Go for a debt deal

Bill Shorten should take a long hard look at Labor leaders Luke Foley in NSW, Premier Daniel Andrews in Victoria and Premier Annastacia Palaszczuk in Queensland. None has a plan to pay down debt, none has money to spend, and each has wrong plans to enhance productivity.

Foley wants to cancel the WestConnex road tunnel in Sydney, Andrews has cancelled the East West Link in Melbourne and Palaszczuk has cancelled support for a coal rail line from the Galilee Basin to port in north Queensland, which incidentally runs east west. These are all pro-green cancellations. Pity earlier Labor administrations hadn’t cancelled their respective “green” desalination plants — all mothballed.

If the Abbott government cannot get its act together, the same formula will apply to Shorten. He will be in the cancellation business. Australia will be going backwards.

Tony Abbott and Joe Hockey made shortsighted decisions in opposition. They opposed measures to means test access to family allowances and private health insurance: kneejerk responses. Shorten should not be similarly shortsighted.

Shorten must realise the task of winning government has changed. In a more volatile electoral climate, it has become more likely — obvious since 2007 federally and earlier at the state level — that governments can be dismissed after one term, or soon thereafter.

The reward from the strategy of lying low is diminished. Governing without a plan and in debt becomes a combination of events management and crisis response. The desire to win is enormous, but the purpose of governing cannot be ignored. To be a bad prime minister is more damning than to be a good opposition leader.

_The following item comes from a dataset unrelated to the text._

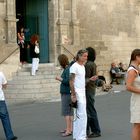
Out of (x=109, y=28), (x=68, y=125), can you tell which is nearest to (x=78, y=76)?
(x=68, y=125)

The solution is to bring the plan forward: clear one issue now, namely debt. It would be very smart for Shorten to propose a grand bargain. Clear the debt issue from the agenda through a compact between the major parties. Get the legislation through the Senate and bypass the Greens and independents.

This is not a starry-eyed proposal that relies on goodwill — far from it. It is a hard-nosed proposal built on self-interest. If Shorten wants to govern, as opposed to occupying the seat, he must consider a grand bargain to get debt under control.

The ABC’s Fact Check has confirmed Hockey’s claim that Australia “cannot continue to go on borrowing $100 million a day as a government just to pay (its) daily bills” is accurate. Fact check demurs on the assertion the nation is at a “tipping point”. Clearly, borrowing is sustainable, to a point.

Economists make the point to Fact Check that borrowing to invest is better than borrowing to consume, but clearly the government borrows for both. Covering borrowings by higher taxes simply has someone else pay for overconsumption. Saving by cutting investment is also wrong.

While Labor is obsessed with taking other people’s money to spread around, the Coalition cannot repay Labor’s debt without some of Labor’s “equity” measures. In truth, Labor and the Coalition need each other. Otherwise, there is not much point in governing.

Abbott, or his replacement, will insist on pain for Labor supporters; Shorten will insist on pain for Liberals. The bargain will disadvantage both, but, if the disadvantage is equal, neither will lose relative to the other. Job done, they can get back in the trenches ready to recontest the fight for government.

Shorten has a window to take an unprecedented measure that carries little risk of losing the opportunity to win government. The great reward will place Labor (and to a lesser extent the Coalition) in a responsible position, free to return to do what it loves: tax and spend.